Por si faltaba algo, Harry S. Truman, el presidente que dio la orden de arrojar las bombas sobre Japón, era un gran lector de revistas de ciencia ficción. Esa circunstancia lo hacía sensible a las recomendaciones de los físicos, y propenso a soñar con el arma final.
Apenas unos días después de la destrucción de Hiroshima y Nagasaki, Campbell parecía estar mucho más preocupado que antes. Al ser entrevistado el 25 de agosto de 1945 por los periodistas del New Yorker los espantó con una detallada descripción de los efectos que causaría una explosión atómica en la capital de los Estados Unidos.
A partir de entonces se desató la escalada armamentista. Cuando los científicos comenzaron a temer las consecuencias de lo que habían puesto en marcha, convocaron a las Conferencias Pugwash de 1957, convencidos de que la “destrucción mutua asegurada” podía significar el fin de la humanidad.
Los escritores de ciencia ficción se encargaron de imaginar sus consecuencias. El propio Campbell inició una campaña que llenó las revistas de hecatombes nucleares, sembrando el miedo en la opinión pública y contribuyendo indirectamente a evitar una tercera guerra mundial. Así pareció entenderlo el filósofo alemán Karl Jaspers, en el libro que le dedicó al problema de la Bomba.
En esos años se impuso en la ciencia ficción una corriente humanista que soñaba con un futuro de distensión y tolerancia. Alcanzó su mayor popularidad con el espíritu “kennedyano” de la serie Star Trek (1966-1969), que con el tiempo acabaría por ser un verdadero mito posmoderno.
Desde principios del siglo XX y aun antes, los escritores de ciencia ficción habían ido construyendo la imagen mítica de una nave espacial extraterrestre con forma de disco. Se la encuentra profusamente documentada en textos e ilustraciones de fechas tan tempranas como 1908.
Por fin, cuando el mito estuvo maduro, el viajante de comercio Kenneth Arnold vio los primeros ovni en 1947. Pocos días después, Raymond Palmer, el editor de una revista de ciencia ficción, echó a correr la historia de un aterrizaje forzoso de ovnis en Roswell (Nueva México), que incluía todos los tópicos del género. Se acusó a las autoridades de montar una conspiración de silencio y movilizar a un ejército de espías, los Hombres de Negro. El pueblo de Roswell se convirtió en lugar de peregrinación.

- _Material registrado_:
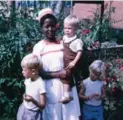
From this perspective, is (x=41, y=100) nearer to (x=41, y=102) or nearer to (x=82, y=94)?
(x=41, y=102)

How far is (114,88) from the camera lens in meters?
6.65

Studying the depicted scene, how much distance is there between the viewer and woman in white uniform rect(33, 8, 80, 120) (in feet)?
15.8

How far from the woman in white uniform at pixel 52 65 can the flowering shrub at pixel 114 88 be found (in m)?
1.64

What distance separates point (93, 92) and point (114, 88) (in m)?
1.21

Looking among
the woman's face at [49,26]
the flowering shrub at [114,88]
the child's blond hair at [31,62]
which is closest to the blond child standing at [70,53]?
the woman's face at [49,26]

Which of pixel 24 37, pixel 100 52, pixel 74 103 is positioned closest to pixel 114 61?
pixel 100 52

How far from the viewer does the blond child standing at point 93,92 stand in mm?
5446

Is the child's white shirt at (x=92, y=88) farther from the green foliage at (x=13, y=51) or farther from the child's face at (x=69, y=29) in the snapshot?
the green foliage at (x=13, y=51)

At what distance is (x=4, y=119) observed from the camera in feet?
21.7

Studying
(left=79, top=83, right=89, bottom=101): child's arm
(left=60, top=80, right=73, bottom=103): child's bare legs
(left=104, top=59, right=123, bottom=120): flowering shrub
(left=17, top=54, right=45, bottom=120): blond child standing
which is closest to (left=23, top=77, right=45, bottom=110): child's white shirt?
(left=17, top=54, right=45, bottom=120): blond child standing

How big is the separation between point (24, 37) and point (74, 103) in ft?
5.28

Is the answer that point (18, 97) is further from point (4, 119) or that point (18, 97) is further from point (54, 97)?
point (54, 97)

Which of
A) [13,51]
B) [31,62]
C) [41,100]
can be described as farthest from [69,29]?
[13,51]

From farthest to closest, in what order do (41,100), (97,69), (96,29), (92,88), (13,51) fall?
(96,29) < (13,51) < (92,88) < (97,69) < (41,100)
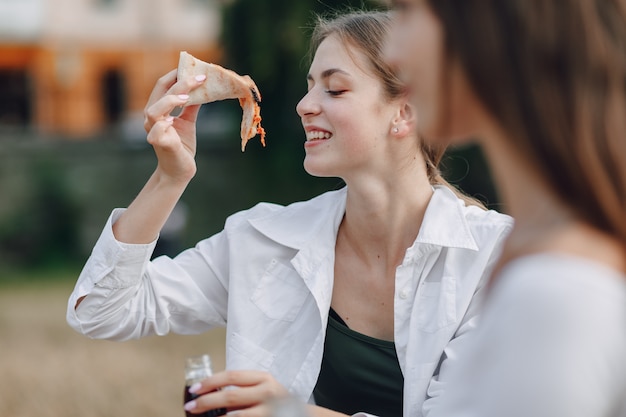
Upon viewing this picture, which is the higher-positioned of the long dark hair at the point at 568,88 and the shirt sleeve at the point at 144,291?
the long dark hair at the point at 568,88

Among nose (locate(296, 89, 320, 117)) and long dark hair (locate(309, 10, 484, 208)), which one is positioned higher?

- _Tareas propuestas_:
a. Según el fragmento sobre la ciencia ficción y la bomba, ¿por qué Truman era sensible a las recomendaciones de los físicos? Explícalo en una a tres oraciones.
b. Prolonga el fragmento sobre la ciencia ficción y la bomba a partir de su última oración.

- _Respuestas_:
a. Truman era un gran lector de revistas de ciencia ficción. Esa afición lo hacía sensible a las recomendaciones de los físicos y propenso a soñar con el arma final.

b.
Cuarenta años más tarde un escritor de ciencia ficción llamado Robert Spencer Carr fraguó una película que mostraba la autopsia de un alienígena, supuestamente filmada entonces en la base Wright-Patterson.
A tres años del primer avistamiento, se hizo un filme (El día que paralizaron la tierra, 1951) donde el extraterrestre Klaatu, llegado a la Tierra en un disco volador, nos advertía sobre los peligros de la guerra atómica. Klaatu hablaba como si hubiese sido un vocero de Campbell, intimaba a los terrestres a abandonar la carrera nuclear y los dejaba bajo la vigilancia de un ángel exterminador con cuerpo de robot.
En ese mismo año los militares pusieron en marcha el proyecto Silver Bug, destinado a desarrollar un plato volador, según se reveló medio siglo después, y el vidente George Adamski tuvo el primer “encuentro cercano” con extraterrestres. Adamski dijo haber recibido de ellos un mensaje muy parecido al que se escuchaba en la película.
Se comenzó a hablar seriamente de la vida en otros mundos. En la sobremesa de un almuerzo en el laboratorio de Los Alamos, Enrico Fermi —uno de los protagonistas de la historia de la Bomba— se preguntó “¿Por qué no están aquí?”
Cebándose del pánico nuclear y de difusas necesidades espirituales, el mito ovni había iniciado su triunfal carrera. No pararía hasta llegar a engendrar no una sino varias religiones. A fines de siglo, hubo sectas que aceptaron gozosamente el suicidio colectivo confiando en los mesías extraterrestres que iban a rescatar a los justos de este mundo condenado.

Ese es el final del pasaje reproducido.